_TASK BRIEF:_ Swap every "camera" in the rows below for "lens", and write the rows out again with nothing else changed. Leave the pictures out.

(Records from a dataset)
.....

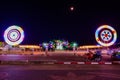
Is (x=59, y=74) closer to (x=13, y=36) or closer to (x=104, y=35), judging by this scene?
(x=104, y=35)

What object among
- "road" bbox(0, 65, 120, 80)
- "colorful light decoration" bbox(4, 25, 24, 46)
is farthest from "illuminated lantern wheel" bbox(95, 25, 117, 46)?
"colorful light decoration" bbox(4, 25, 24, 46)

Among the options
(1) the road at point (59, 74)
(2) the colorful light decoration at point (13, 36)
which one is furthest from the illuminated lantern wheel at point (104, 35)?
(2) the colorful light decoration at point (13, 36)

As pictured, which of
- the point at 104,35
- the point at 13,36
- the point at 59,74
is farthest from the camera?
the point at 13,36

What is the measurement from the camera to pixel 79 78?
44.8 feet

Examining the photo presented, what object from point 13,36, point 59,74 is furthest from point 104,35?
point 13,36

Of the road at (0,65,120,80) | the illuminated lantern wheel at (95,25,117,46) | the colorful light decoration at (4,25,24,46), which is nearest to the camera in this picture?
the road at (0,65,120,80)

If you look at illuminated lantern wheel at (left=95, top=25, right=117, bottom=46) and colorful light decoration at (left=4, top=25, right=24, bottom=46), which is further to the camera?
colorful light decoration at (left=4, top=25, right=24, bottom=46)

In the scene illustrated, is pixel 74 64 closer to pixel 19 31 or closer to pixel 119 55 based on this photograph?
pixel 19 31

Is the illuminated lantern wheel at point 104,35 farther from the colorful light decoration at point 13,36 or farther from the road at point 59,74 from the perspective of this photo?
the colorful light decoration at point 13,36

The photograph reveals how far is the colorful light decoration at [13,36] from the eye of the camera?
22.3 meters

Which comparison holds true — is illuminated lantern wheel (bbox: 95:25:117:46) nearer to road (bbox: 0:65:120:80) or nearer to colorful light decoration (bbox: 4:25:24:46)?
road (bbox: 0:65:120:80)

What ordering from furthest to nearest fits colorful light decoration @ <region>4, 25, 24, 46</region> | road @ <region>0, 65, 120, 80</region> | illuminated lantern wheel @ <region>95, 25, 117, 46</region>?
colorful light decoration @ <region>4, 25, 24, 46</region>
illuminated lantern wheel @ <region>95, 25, 117, 46</region>
road @ <region>0, 65, 120, 80</region>

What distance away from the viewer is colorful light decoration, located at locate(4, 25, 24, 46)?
73.0ft

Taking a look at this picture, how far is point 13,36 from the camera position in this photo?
896 inches
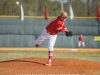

.....

_SOLUTION:_
Is (x=59, y=74) closer to (x=13, y=36) or closer to (x=104, y=35), judging by this scene?
(x=104, y=35)

What object among
- "road" bbox(0, 65, 120, 80)
- "colorful light decoration" bbox(4, 25, 24, 46)
is farthest from "illuminated lantern wheel" bbox(95, 25, 117, 46)?
"colorful light decoration" bbox(4, 25, 24, 46)

Among the options
(1) the road at point (59, 74)
(2) the colorful light decoration at point (13, 36)
which one is furthest from the illuminated lantern wheel at point (104, 35)?
(2) the colorful light decoration at point (13, 36)

As pictured, which of
- the point at 104,35
- the point at 13,36
- the point at 59,74
is farthest from the lens?
the point at 13,36

What is the measurement from the lens to pixel 79 78?
44.8 feet

Examining the photo presented, what object from point 13,36, point 59,74 is furthest from point 104,35?
point 13,36

Of the road at (0,65,120,80) | the illuminated lantern wheel at (95,25,117,46) | the colorful light decoration at (4,25,24,46), which is nearest to the lens in this picture?
the road at (0,65,120,80)

If you look at illuminated lantern wheel at (left=95, top=25, right=117, bottom=46) and colorful light decoration at (left=4, top=25, right=24, bottom=46), which is further to the lens?
colorful light decoration at (left=4, top=25, right=24, bottom=46)

In the scene illustrated, is pixel 74 64 closer to pixel 19 31 or closer to pixel 119 55 based on this photograph?
pixel 19 31

Is the illuminated lantern wheel at point 104,35 farther from the colorful light decoration at point 13,36 or farther from the road at point 59,74 from the perspective of this photo?
the colorful light decoration at point 13,36

The photograph reveals how far is the colorful light decoration at [13,36] from the eye of the lens?
22.3 meters

Which comparison holds true — is illuminated lantern wheel (bbox: 95:25:117:46) nearer to road (bbox: 0:65:120:80) or nearer to colorful light decoration (bbox: 4:25:24:46)?
road (bbox: 0:65:120:80)

What ordering from furthest to nearest fits colorful light decoration @ <region>4, 25, 24, 46</region> | road @ <region>0, 65, 120, 80</region> | illuminated lantern wheel @ <region>95, 25, 117, 46</region>?
colorful light decoration @ <region>4, 25, 24, 46</region>
illuminated lantern wheel @ <region>95, 25, 117, 46</region>
road @ <region>0, 65, 120, 80</region>

What distance away from the viewer is colorful light decoration, located at locate(4, 25, 24, 46)?
73.0ft

Taking a look at this picture, how far is point 13,36 from the lens position in this photo?
896 inches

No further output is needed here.